The values of your company will show in your company brand. This can either strengthen the image your company wants to portray or hinder it. How you treat your employees and the atmosphere they work in will eventually be what your customers and clients see or interact with.
How to Combine You Brand and Company Culture.
1. What’s your story?
Each company has a brand that should be a reflection of the culture. What does your company do and why? The answer to this question should be intertwined through the employees and brand. The driving force of the company itself should also be a driving force for those who work for your company. It is what your employees, as well as, your clients or customers relate too and what attracts them to your company.
2. What does your company stand for?
Attracting long term loyal customers to your company may begin with a great marketing campaign but a clever ad won’t keep customers. What your company stands for is what will keep customers loyal. When your entire company from the inside out reflects the image you portray, that is what will resonate and attract those long term customers. It needs to be deeply rooted in the atmosphere and not just your brand.
3. Be authentic.
Not every employee has to agree or be passionate about every little thing that makes up your company culture. Trying to force the ideal culture onto every person you hire is going to lead to an unauthentic portrayal of what your brand is. While you do want individuals who would fit well in the work environment the work culture has to first be defined. Then you can remain confident in those who work in your company to be authentic since this is what most likely first attracted them to want to work there.
4. Start at the top.
How you expect your company to be portrayed needs to first be displayed from the top down. It will be difficult to establish a clear culture in your company if it is not being implemented through the hire executives. When the CEO and top level management can have an attitude that reinforces the company belief system then those who they overlook and guide will be able to easily understand what this culture is. Every individual needs to be on the same page. When everyone is, this behavior then seeps through to the brand identity. This all begins from the top executives and flows down through all departments and employees.

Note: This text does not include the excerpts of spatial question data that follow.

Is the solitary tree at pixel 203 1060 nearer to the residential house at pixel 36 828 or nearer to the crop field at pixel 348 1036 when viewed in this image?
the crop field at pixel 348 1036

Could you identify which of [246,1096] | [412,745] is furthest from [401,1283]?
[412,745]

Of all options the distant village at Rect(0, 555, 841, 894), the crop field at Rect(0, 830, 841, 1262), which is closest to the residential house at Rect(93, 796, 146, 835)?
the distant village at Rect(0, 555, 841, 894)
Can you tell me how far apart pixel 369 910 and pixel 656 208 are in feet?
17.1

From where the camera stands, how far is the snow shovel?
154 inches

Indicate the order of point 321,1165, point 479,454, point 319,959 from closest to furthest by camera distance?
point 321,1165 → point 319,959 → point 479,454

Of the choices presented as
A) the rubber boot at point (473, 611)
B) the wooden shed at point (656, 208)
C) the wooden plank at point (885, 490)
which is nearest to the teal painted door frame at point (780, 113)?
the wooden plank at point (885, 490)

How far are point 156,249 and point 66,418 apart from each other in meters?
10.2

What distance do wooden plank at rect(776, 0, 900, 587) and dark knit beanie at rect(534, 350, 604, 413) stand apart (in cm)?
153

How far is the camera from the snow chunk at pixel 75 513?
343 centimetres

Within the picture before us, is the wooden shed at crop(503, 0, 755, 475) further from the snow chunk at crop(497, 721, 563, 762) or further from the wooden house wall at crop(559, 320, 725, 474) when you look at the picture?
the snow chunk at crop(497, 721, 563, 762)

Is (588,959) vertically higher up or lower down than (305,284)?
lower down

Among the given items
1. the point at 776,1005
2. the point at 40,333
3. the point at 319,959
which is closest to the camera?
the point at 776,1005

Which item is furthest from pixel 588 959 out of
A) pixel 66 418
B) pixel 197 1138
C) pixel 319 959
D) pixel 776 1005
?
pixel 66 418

5. The staff represents the brand.
When the company philosophy is deeply and clearly enriched through all staff members they become an extension of your company brand. When customers buy your products or services they do so because of how they identify with your brand, or what they see through social media and advertisements. When they actually interact with your employees, customers expect a certain experience. When the employee does not live up to those expectations the customer second guess returning. Ensure the vision and values of your company is a priority through your company whether you are a small business or a global corporation.
Company culture is becoming more of an importance for those who want their business to succeed. With a new generation entering the workforce, one that actively looks for companies that exhibit a strong culture, companies may find a shortage of qualified employees if their culture is not strong. Be sure the policies that make your company unique are clearly defined and get feedback from your employees. Ensure all employees not only understand the culture but that they consistently live this culture every day. Company culture and company brand will simply become an extension of one another.